> Stated problem: Copy out the records from the line containing "How far is the" through the end of the records, putting "desktop screen" wherever "computer monitor" appears and leaving everything else the same.

> Records shown:
◆ ◆ ◆ ◆ ◆

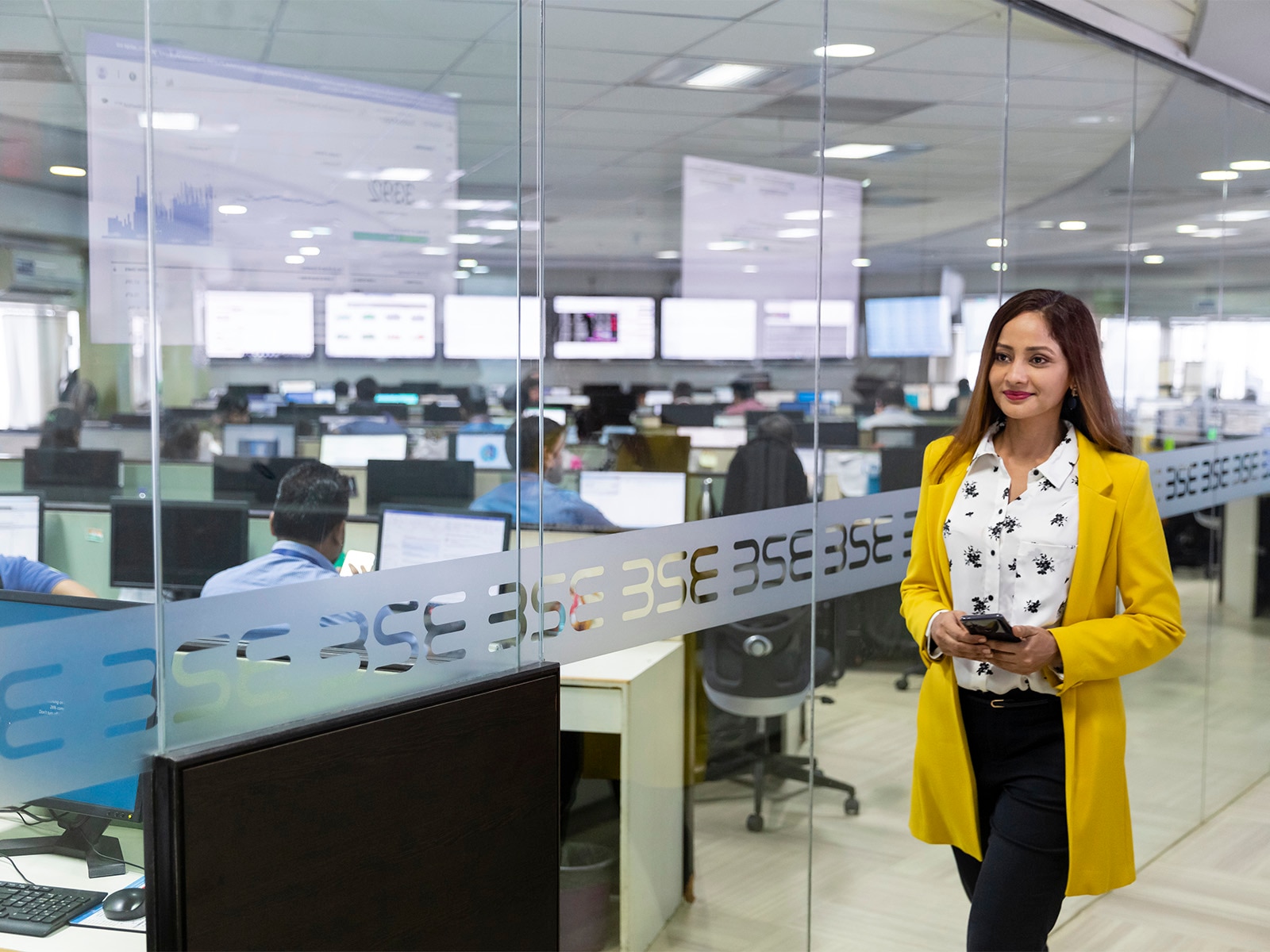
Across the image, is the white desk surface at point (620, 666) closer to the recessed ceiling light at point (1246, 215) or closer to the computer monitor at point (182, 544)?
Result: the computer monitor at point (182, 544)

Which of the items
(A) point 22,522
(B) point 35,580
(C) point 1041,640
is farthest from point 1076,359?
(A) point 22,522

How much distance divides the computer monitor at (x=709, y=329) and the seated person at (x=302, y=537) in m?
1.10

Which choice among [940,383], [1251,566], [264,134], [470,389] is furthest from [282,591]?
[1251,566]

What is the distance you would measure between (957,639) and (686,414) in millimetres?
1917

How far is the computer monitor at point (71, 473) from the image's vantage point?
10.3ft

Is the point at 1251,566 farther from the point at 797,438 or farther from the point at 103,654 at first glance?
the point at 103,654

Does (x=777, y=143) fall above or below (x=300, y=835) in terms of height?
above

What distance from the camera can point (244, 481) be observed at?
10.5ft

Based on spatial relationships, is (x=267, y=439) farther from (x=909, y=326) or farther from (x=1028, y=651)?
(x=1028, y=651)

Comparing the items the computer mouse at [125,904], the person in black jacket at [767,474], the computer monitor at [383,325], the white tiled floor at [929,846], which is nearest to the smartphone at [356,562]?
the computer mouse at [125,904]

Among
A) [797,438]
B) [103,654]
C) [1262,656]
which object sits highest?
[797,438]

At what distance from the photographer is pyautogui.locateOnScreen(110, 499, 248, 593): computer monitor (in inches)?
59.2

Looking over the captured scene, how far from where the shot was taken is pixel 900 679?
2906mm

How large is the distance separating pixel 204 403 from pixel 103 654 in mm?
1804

◆ ◆ ◆ ◆ ◆

> Answer to the task:
How far is the desktop screen at point (71, 473) from the image's vantage point?
10.3ft

Is the point at 1251,566 farther from the point at 797,438 or farther from the point at 103,654 at first glance?
the point at 103,654

Does (x=777, y=143) fall above or below (x=300, y=835) in terms of height?
above

What distance from the camera can point (244, 481) be observed at?
10.5ft

Based on spatial relationships, is (x=267, y=439) farther from (x=909, y=326) or farther from (x=1028, y=651)?
(x=1028, y=651)

Comparing the items the computer mouse at [125,904], the person in black jacket at [767,474], the desktop screen at [383,325], the white tiled floor at [929,846], which is nearest to the smartphone at [356,562]?
the computer mouse at [125,904]

Among
A) [797,438]
B) [103,654]
C) [1262,656]
which object sits highest?
[797,438]

At what distance from the photographer is pyautogui.locateOnScreen(110, 499, 248, 593): desktop screen (in inches)?
59.2

Looking over the captured scene, how far from where the shot was taken is pixel 900 679?
2906mm

How large is the distance separating pixel 204 403 from pixel 103 654 in mm?
1804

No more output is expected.